EXCERPT TO READ:
ISRAEL'S FAILURE TO ACCEDE TO NUCLEAR NON-PROLIFERATION TREATY
SUBJECT OF DRAFT RESOLUTION APPROVED BY FIRST COMMITTEE


Committee Also Approves Draft Text On Middle East Nuclear-Weapon-Free Zone


The General Assembly, noting that Israel remained the only State in the Middle East not party to the Treaty on the Non-Proliferation of Nuclear Weapons (NPT), would call upon that State to accede to the Treaty without further delay and not develop, produce, test or otherwise acquire nuclear weapons, according to one of two Middle East draft resolutions approved this afternoon in the First Committee (Disarmament and International Security).

Under further terms of the text, the Assembly would call upon that State to renounce possession of nuclear weapons and to place all its unsafeguarded nuclear facilities under full-scope International Atomic Agency (IAEA) safeguards, as an important confidence-building measure and as a step towards enhancing peace and security. The draft was approved by a recorded vote of 134 in favour to 2 against (Israel, United States), with 10 abstentions. (For details of the vote see Annex II.)

Prior to approval of the draft, the Committee took a separate recorded vote on the sixth preambular paragraph, which recalls the decision of the 1995 Conference of the Parties to the NPT to call upon all States not yet party to the Treaty to accede to it at the earliest date, particularly those States that operated unsafeguarded nuclear facilities. The paragraph was approved by a vote of 141 in favour to 2 against (India, Israel), with 2 abstentions (Cuba, Pakistan) (Annex I).

GIVEN DATA:
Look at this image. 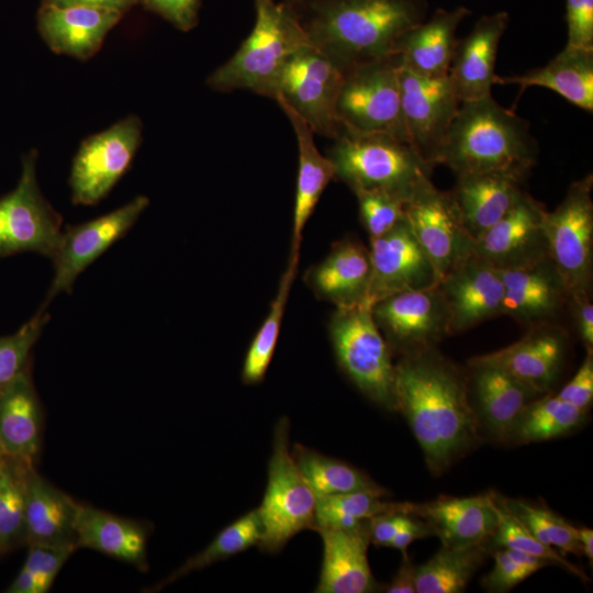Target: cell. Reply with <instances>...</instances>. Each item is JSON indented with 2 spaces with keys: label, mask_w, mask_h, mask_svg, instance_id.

TO DO:
Pick up the news report above on the First Committee's vote about Israel and the Non-Proliferation Treaty after its last sentence, and write the next few paragraphs.

SOLVED EXERCISE:
A second draft text, concerning the establishment of a nuclear-weapon- free zone in the Middle East, was approved without a vote. By its terms, the Assembly would urge all parties directly concerned to consider seriously taking the practical and urgent steps required to establish such a zone. It would invite concerned countries to adhere to the NPT, and not to develop, produce, test or otherwise acquire nuclear weapons or to allow the stationing of those weapons on their territories.

By further terms, the Assembly would call on all countries of the region to place all their nuclear activities under IAEA safeguards. Noting the importance of the ongoing peace negotiations in promoting the zone's establishment, the Assembly would invite all States to assist in that regard and to refrain from action that would run counter to both the letter and spirit of the resolution.

Also today, the Committee discussed the Chairman's proposal to submit an informal paper containing the seven amendments submitted with the draft resolution on nuclear testing. While several delegations sought clarification on the purpose of the paper and warned that anything that would confuse or prejudice the uniqueness of each amendment would be objectionable, the Committee decided that, in order to facilitate the voting, an informal paper containing the amendments would be circulated tomorrow. The Committee is scheduled to take action on the draft on Thursday, 12 November.

Statements were made by the representatives of Cameroon, South Africa, Israel, Iran, United States, Cuba and India.

The Committee will meet again at 3 p.m. Tuesday, 10 November, to continue taking action on all disarmament and security-related draft resolutions.

Committee Work Programme

The First Committee (Disarmament and International Security) met this afternoon to continue taking action on all disarmament and security-related draft resolutions. It had before it two draft texts on the Middle East, one concerning the risk of nuclear proliferation and the other on the establishment of a nuclear-weapon-free zone.

A draft resolution sponsored by Egypt on the establishment of a nuclear- weapon-free zone in the region of the Middle East (document A/C.1/53/L.3) would have the General Assembly urge all parties directly concerned to consider seriously taking the practical and urgent steps required to establish such a zone and, as a means of promoting that objective, invite concerned countries to adhere to the Treaty on the Non-Proliferation of Nuclear Weapons (NPT). It would call on all countries of the region to place all their nuclear activities under International Atomic Energy Agency (IAEA) safeguards.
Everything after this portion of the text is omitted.